◆ Work instructions
a - Reproduce word for word the part of the piece on rules in Blaine County below, from "A developer’s representative" up to and including "to Highway 75.".
b - What follows the last sentence of the piece on rules in Blaine County below? Write the next part of it.

What’s in a law, a regulation, an ordinance, a rule?

In baseball, rules are everything. Locally, we’re not so sure these days.

In Blaine County, some rules seem to be things to be broken now and negotiated later.

In Ketchum, the rules seem to be becoming something to be followed until someone can find a way around them. The city is entertaining an ordinance that could allow developers to sidestep zoning laws.

Blaine County has allowed the developer of the Golden Eagle Ranch to flaunt its rules on the size and setback of highway berms—with no serious repercussions. The ranch brought a portion of its outsized berms into compliance at the county’s request, but left more than 100 yards—the length of a football field—in violation.

A developer’s representative seems confident the county will issue an "as-built" variance and OK the blatant defiance of an ordinance in a highly visible development adjacent to Highway 75.

So much for respect for county ordinances, respect for democratically elected representatives who approved them, and respect for the public they are intended to serve.

◆ Data
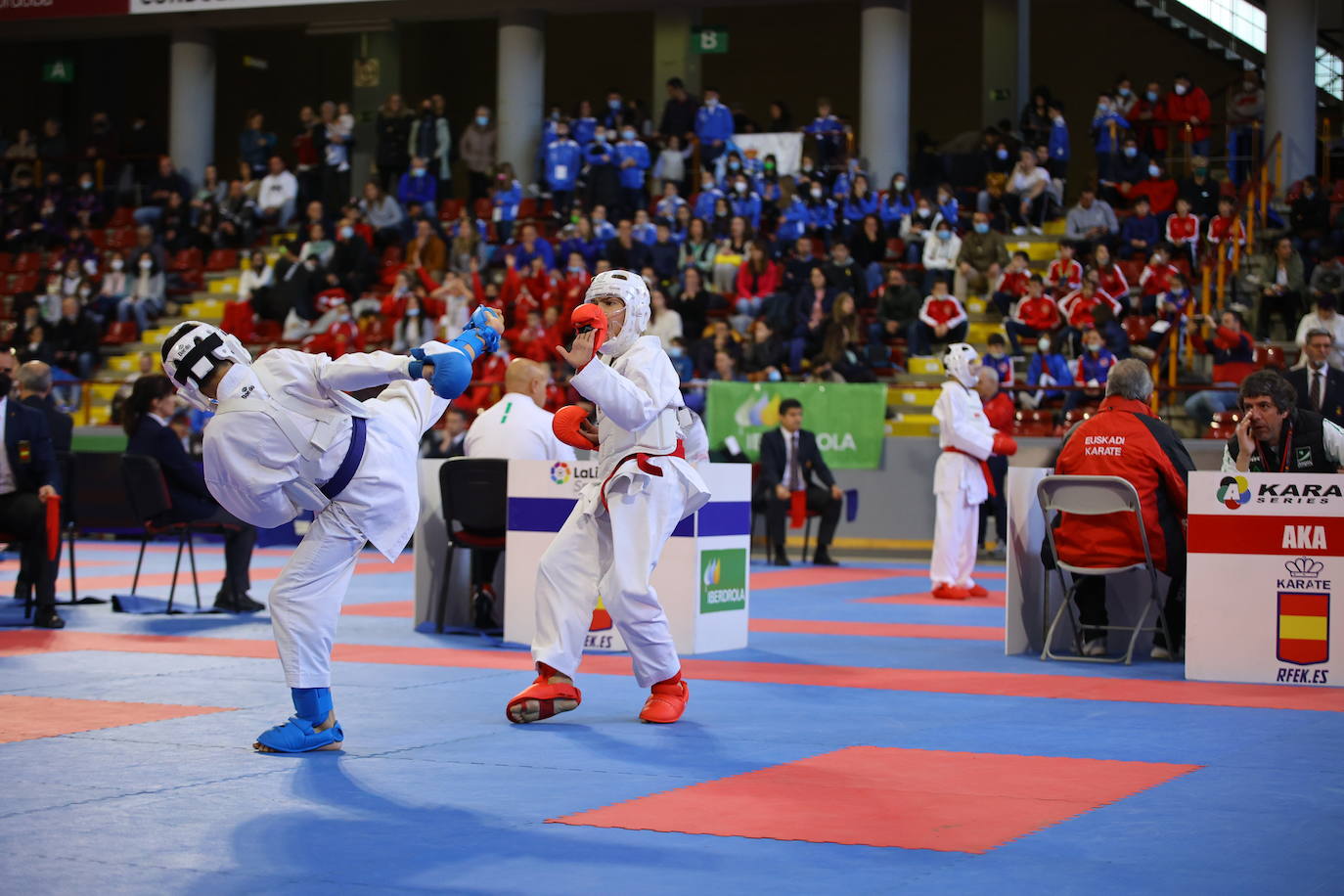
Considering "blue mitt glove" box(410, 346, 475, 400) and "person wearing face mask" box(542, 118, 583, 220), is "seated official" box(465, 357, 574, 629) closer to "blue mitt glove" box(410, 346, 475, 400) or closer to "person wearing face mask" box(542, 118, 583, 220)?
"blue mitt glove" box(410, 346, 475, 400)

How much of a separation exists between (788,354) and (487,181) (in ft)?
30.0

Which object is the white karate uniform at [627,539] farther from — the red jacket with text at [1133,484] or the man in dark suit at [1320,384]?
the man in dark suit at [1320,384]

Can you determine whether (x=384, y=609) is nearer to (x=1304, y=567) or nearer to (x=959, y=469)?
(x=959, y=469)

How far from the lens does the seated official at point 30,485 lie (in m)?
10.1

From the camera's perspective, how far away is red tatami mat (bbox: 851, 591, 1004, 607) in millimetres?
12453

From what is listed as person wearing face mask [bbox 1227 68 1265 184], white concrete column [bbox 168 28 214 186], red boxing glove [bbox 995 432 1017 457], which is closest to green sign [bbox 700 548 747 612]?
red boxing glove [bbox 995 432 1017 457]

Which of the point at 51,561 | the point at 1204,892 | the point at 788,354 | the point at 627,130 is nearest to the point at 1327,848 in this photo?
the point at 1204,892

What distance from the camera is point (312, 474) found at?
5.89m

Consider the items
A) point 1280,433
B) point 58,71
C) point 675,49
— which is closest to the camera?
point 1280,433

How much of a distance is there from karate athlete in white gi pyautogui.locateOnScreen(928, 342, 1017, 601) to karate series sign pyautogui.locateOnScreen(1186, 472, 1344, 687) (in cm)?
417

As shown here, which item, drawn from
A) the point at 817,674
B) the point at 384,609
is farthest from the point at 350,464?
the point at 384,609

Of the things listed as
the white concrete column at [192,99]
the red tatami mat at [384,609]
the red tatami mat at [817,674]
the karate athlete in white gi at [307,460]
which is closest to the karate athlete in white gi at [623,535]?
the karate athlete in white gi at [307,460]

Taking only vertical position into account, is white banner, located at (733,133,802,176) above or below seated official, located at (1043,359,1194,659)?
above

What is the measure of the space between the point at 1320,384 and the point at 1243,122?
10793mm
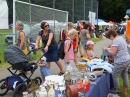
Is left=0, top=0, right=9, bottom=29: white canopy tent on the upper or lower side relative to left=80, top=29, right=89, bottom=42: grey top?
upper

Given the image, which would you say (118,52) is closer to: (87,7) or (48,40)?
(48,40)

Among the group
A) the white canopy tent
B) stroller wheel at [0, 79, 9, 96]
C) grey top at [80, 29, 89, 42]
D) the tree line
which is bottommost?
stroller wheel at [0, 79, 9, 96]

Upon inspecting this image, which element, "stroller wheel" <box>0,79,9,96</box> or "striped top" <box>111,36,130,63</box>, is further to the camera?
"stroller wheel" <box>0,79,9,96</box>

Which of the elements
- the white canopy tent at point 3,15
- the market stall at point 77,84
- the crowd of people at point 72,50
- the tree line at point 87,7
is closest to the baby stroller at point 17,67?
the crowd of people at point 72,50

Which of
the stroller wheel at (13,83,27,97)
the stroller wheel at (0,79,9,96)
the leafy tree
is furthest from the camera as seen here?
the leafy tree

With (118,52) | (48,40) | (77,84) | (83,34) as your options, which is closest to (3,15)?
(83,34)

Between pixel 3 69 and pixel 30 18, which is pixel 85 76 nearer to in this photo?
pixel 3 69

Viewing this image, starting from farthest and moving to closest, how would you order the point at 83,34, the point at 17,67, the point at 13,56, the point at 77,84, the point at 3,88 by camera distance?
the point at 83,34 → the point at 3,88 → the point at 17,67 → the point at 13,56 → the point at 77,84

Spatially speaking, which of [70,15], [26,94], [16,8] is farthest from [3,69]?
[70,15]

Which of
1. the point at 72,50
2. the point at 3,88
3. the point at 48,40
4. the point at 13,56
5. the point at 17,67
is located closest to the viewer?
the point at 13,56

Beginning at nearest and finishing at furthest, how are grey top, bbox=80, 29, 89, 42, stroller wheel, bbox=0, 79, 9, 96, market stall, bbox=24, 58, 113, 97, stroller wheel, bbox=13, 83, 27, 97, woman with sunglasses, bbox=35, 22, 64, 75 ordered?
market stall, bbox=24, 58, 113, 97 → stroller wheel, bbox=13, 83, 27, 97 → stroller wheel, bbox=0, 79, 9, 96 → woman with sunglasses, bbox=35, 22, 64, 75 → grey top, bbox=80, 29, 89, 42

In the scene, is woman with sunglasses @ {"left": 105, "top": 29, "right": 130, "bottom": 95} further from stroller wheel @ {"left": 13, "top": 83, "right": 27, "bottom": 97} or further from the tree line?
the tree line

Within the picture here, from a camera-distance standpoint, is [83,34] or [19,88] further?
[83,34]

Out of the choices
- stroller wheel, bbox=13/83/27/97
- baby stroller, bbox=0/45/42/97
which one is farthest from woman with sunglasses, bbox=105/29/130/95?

◆ Task-by-task results
a -
A developer’s representative seems confident the county will issue an "as-built" variance and OK the blatant defiance of an ordinance in a highly visible development adjacent to Highway 75.

b -
Unlike Blaine County, Ketchum planners seem very willing to join the Let’s Make-It-Up-As We-Go College of Land Use Planning.

The Ketchum Planning and Zoning Commission is considering an ordinance that would allow the city to create customized zoning for specific sites with "unusual" characteristics.

For example, it would enable the city to preclude office and medical uses from a zone where those uses would otherwise be allowed, but are deemed incompatible with their immediate surroundings.

Just who would do the deeming is unclear. A hearing is scheduled Nov. 27.

The city’s desire to be "flexible" is understandable, if not wise. It’s the same pressure baseball umpires feel on a close call on a slide into home plate when both coaches exit the dugouts and start yelling.

Cities who carry out the will of the people as written in zoning ordinances are constantly criticized by developers, engineers and architects as "inflexible." This ordinance could change all that. City officials and planners might get back on developers’ Christmas card lists. However, it could mean the death of zoning in the city.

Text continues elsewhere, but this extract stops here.